Nationally, the survey finds that employer firms owned by women make less money, are smaller, and employ fewer people who make less money, on average, than firms owned by men, said Arnobio Morelix, a senior research analyst at the Kauffman Foundation. While those findings don’t account for any differences in industry men and women’s businesses might operate in, they’re still telling.
“That’s a pretty big gap,” Morelix said.
Survey offers hope
However few employer businesses are owned by minorities and women in the Twin Cities, the Annual Survey of Entrepreneurs offers some hope.
For the state of Minnesota, it found newer businesses tend to have a more diverse group of owners than older businesses: 13 percent of Minnesota employer businesses less than two years old are owned by minorities, compared to 3 percent of businesses between 11 and 15 years old. Just 1 percent of Minnesota businesses more than 16 years old were owned by minorities.
Similarly, 21 percent of businesses less than 2 years old at the time of the survey were owned by women, while 14 percent of businesses between 11 and 15 years old and just 6 percent of businesses in operation for more than 16 years were owned by women.
While the data can’t tell us whether minorities and women started more businesses in the two years prior to the survey than in previous years, or whether those findings actually reflect a different trend — like more minority and women-owned employer firms folding before they’ve been around more than a few years — other research suggests the former.
Changing face of entrepreneurs
According to an index by the Kauffman Foundation, the share of minority business owners in the U.S. has increased, from 14 percent in 1996 to 28 percent in 2014. In that timespan, the share of immigrant business owners nearly doubled, from 11 percent to 21 percent. For women, the results showed less progress: their share held steady around a third.
“We really see a changing face of the new entrepreneur in that data,” Morelix said.
An analysis of the 2012 Survey of Business Owners by Corrie and Myers found that the number of minority and female businesses in Minnesota was growing.
If that’s the case, that’s exciting because new companies play a big role in job creation, wealth creation and opportunities for mobility — “not only for the entrepreneur but for the people they hire,” Morelix said.
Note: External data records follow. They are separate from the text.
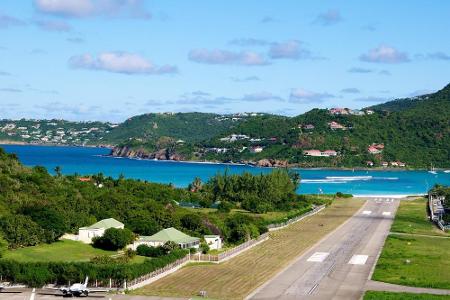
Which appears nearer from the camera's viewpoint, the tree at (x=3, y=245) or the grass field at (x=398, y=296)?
the grass field at (x=398, y=296)

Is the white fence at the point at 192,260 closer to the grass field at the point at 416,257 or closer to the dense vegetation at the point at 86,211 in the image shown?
the dense vegetation at the point at 86,211

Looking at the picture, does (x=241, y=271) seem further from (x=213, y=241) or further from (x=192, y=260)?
(x=213, y=241)

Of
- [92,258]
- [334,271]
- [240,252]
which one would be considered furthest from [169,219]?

Just two years after it started, the Dalus’ home health care company employs more than 40 people from all sorts of backgrounds. It serves people from many backgrounds, too, but one of his company’s particular strengths is in providing culturally sensitive care, especially to immigrant populations, Abraham Dalu said.
“When they know that we understand their culture, we understand in some cases their language, it (puts us in a) position to respect who they are,” building trust between clients and health care workers, he said.
Dalu is also an active member of the Oromo Chamber of Commerce of Minnesota, which now boasts around 50 members and represents businesses large and small.
“People should start shifting how they think about immigrants. Instead of draining the economy they are building the economy,” Dalu said. “I’m really proud of what we’re doing here to build — to be a part of the growing economy here in Minnesota.”